→ **Extrait de page**
NOUS REPRODUISONS CI-DESSOUS UN EXTRAIT DE L'ENTRETIEN QU'IL NOUS AVAIT ACCORDÉ EN 2013 CONCERNANT LA FOSSE SAINT-RENÉ, LORSQU'IL Y TRAVAILLAIT ET LES LUTTES QU'IL Y AVAIT MENÉES AVEC DES MINEURS DE TOUTES ORIGINES.
DANS CET EXTRAIT, IL ÉVOQUE AVEC ÉMOTION ET HUMOUR LA FIGURE D'UN DE SES CAMARADES, FRANCO SOLDATI, DERNIER SURVIVANT À CE JOUR AVEC LUI DU CONSEIL MUNICIPAL DE 1959 OÙ IL AVAIT ÉTÉ ÉLU POUR LA PREMIÈRE FOIS :
"Franco Soldati, je l'ai connu au fond à la fosse Saint-René . Mais avant cela je l'ai découvert au centre des jeunes mineurs sur le terril à Sin le noble. Plus tard je l'ai retrouvé à la fosse Saint René .
Quand j'étais ouvrier, il était mon manoeuvre. Dans les années 53 , il a milité comme moi et nous avons fait toutes les grèves ensemble...
En 1956, il est devenu secrétaire de cellule. Et un jour de cette année , lors des événements de Hongrie, nous avons reçu l'ordre par l'intermédiaire d'Alexandre Derveaux qui était le délégué mineur de lancer une grève en solidarité avec le peuple hongrois. Et Franco, en sa qualité de secrétaire de cellule, est monté sur les grilles d'accès le long de la Nationale et s'est mis à haranguer les mineurs afin de les convaincre de ne pas descendre par solidarité avec le peuple hongrois.
En vérité, on était dans le vague.
" Pourquoi on fait grève? À quoi est-ce que ça sert ? Est-ce que cela va les aider ?"
Tout le monde était indécis. Si quelqu'un avait dit : " on rentre" , on serait rentré, les autres auraient suivi. C'est alors que le responsable du syndicat FO, le vieux Bourgueuse, un acharné anticommuniste lance : « Toi qui es là qui parles, t'es italien retourne en Italie ». Alors, un ouvrier, qui s'appelait "Poupart", réputé pour son franc-parler, lui rétorque : « Et toi t'es un Flamand retourne dans tin pays, allez les gars, on s'en r'tourne à la maison ».
À quoi tient le succès d'une grève parfois??? Tout le monde est reparti, on est revenu à 13 heures moins le quart pour le piquet de grève et on n'a jamais vu personne... Et le lendemain, on reprenait le travail.
Quand on y repense aujourd'hui, on a été hasardeux, sur la corde raide...

→ **Lignes de données**
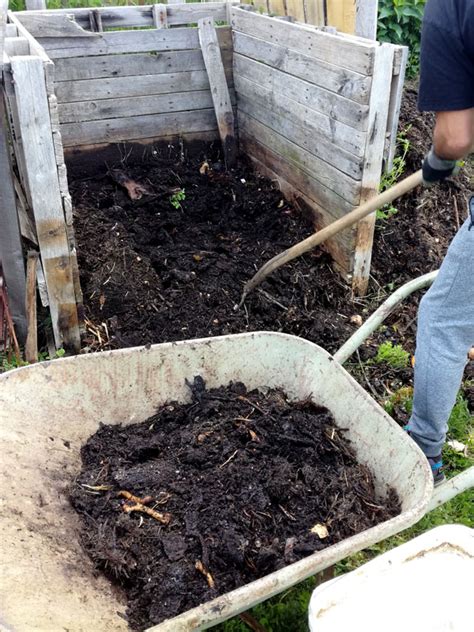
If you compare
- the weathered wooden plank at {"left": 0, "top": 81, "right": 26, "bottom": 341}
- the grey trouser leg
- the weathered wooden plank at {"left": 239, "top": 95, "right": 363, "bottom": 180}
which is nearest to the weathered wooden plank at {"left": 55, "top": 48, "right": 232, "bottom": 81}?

* * *

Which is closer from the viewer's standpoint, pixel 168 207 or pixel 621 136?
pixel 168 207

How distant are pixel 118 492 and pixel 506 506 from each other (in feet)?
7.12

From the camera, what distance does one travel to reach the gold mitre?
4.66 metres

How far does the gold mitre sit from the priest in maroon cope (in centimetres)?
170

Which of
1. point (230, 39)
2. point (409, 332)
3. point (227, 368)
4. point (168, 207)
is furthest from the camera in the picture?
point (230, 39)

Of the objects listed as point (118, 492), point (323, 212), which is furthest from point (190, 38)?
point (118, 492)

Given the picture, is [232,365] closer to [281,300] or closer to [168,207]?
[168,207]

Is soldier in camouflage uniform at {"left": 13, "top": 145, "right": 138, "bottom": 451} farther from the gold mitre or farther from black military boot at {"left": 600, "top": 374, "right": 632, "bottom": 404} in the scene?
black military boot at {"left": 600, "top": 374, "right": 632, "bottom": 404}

* * *

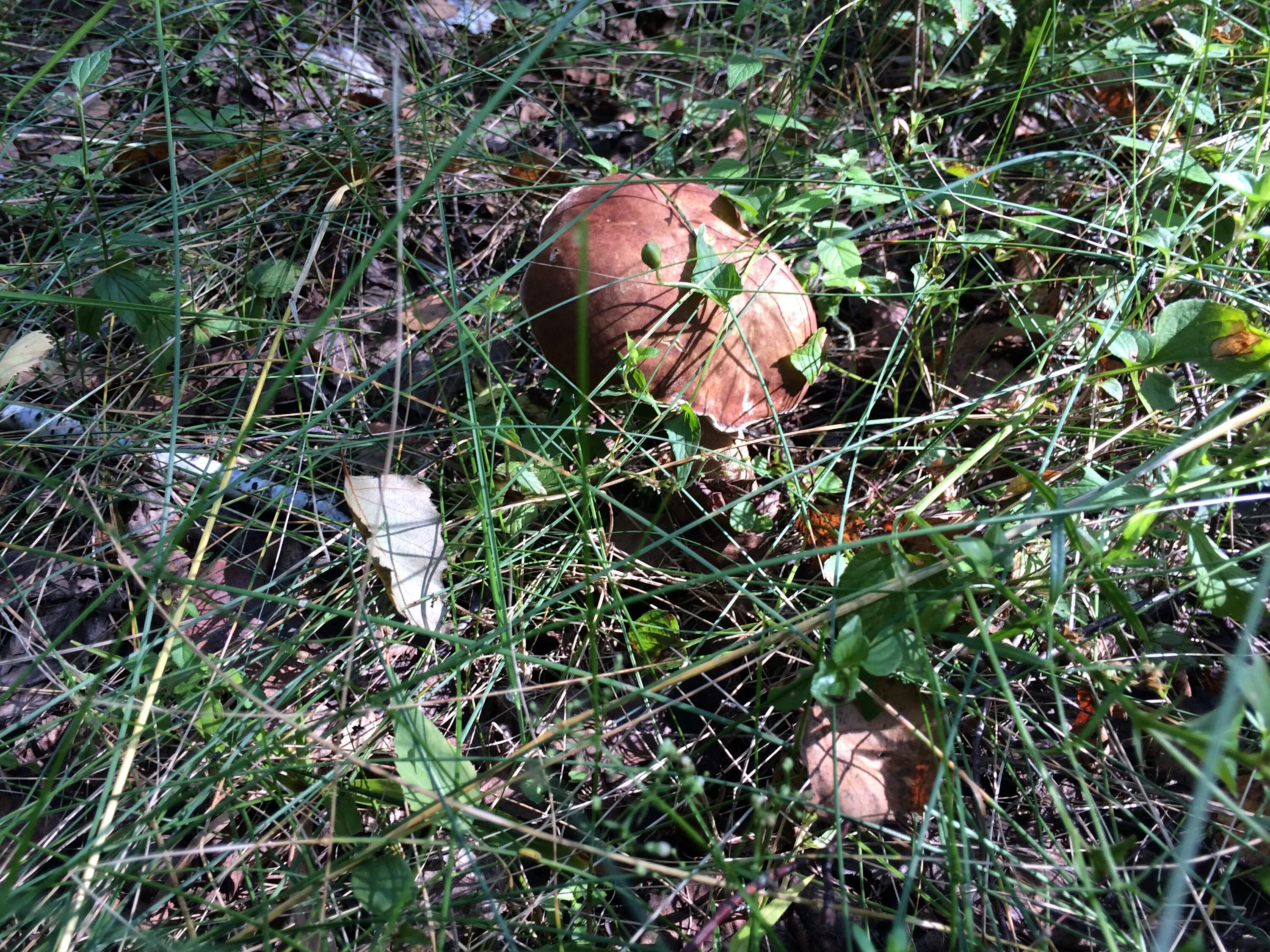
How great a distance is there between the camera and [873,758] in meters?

→ **Consigne écrite 1**
Recopiez, dans l'extrait de l'entretien sur la fosse Saint-René, le passage qui va de "En 1956, il" jusqu'à "par solidarité avec le peuple hongrois.".
→ **Consigne écrite 2**
Résumez en deux phrases l'extrait de l'entretien sur la fosse Saint-René.

→ **Corrigé de l'exercice 1**
En 1956, il est devenu secrétaire de cellule. Et un jour de cette année , lors des événements de Hongrie, nous avons reçu l'ordre par l'intermédiaire d'Alexandre Derveaux qui était le délégué mineur de lancer une grève en solidarité avec le peuple hongrois. Et Franco, en sa qualité de secrétaire de cellule, est monté sur les grilles d'accès le long de la Nationale et s'est mis à haranguer les mineurs afin de les convaincre de ne pas descendre par solidarité avec le peuple hongrois.

→ **Corrigé de l'exercice 2**
Dans cet extrait d'un entretien de 2013, l'homme interrogé évoque Franco Soldati, son camarade de la fosse Saint-René, avec qui il a milité et fait toutes les grèves. Il raconte qu'en 1956, lors des événements de Hongrie, Franco a harangué les mineurs pour qu'ils ne descendent pas par solidarité avec le peuple hongrois, et qu'après la réplique de l'ouvrier Poupart au responsable de FO, tous sont rentrés chez eux, mais que personne n'est venu au piquet de grève et que le travail a repris le lendemain.